I’d like to take a step back and say this is close to a best case
scenario for the defender as we’re likely to get. Aka I started with
the assumption that the original hashes were stored on a very low
security site. The real goal of this whole exercise was to try to
create a framework/model so that I could better define the assumptions
I was making. Also this provided a quick sanity check on if creating
collisions even has the possibility of being helpful. Based on the
initial results, I think this is worth following up further. 635k
collisions on average would be a huge cost to an attacker. Now there’s
many ways an attacker can respond to this. For example limit their
cracking time. Even with a brute-force session, an attacker can crack
around 8% of the passwords with less than 50 collisions expected per
hash; that will go down even further if a dictionary attack is used.
On the plus side for the defender, if an attacker adopts this
strategy, the attacker will only be cracking 8% of the passwords vs
48%.

WORK INSTRUCTIONS
Continue the passage on password hash collisions from its last sentence, keeping its voice and line of reasoning.

INFORMATION SHOWN
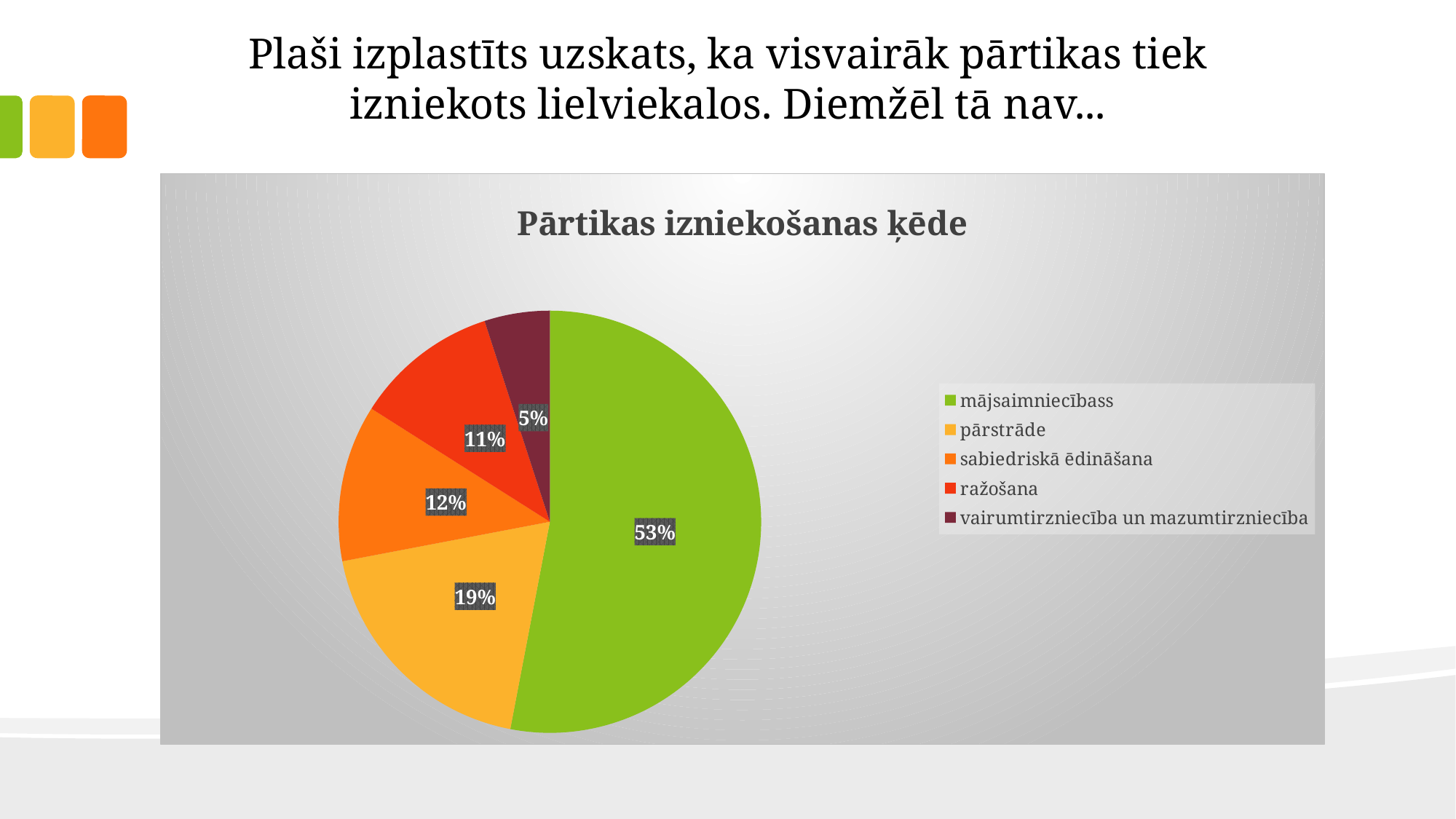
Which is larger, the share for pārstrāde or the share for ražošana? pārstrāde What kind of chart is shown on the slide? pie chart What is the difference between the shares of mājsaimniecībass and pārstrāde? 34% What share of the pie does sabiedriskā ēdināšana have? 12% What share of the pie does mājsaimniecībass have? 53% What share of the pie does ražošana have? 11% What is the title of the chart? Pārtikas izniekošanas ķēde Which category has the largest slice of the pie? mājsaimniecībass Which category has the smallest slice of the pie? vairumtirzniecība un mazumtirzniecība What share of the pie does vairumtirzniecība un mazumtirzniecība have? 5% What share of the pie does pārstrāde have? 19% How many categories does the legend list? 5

OUTPUT FOR THIS EXERCISE
There’s another potential benefit that I didn’t think about until
writing this. How would these collisions impact the password cracking
market? For example, how do you go about paying people to crack
passwords for you when there are a high number of collisions? Do you
ask for 1k possible values per hash? How do you ensure the crackers
are trying the most optimal guesses, (aka dictionary attacks or Markov
enhanced brute-force) vs just running dumb bruteforce attacks (which
may be faster), and selling you the collisions?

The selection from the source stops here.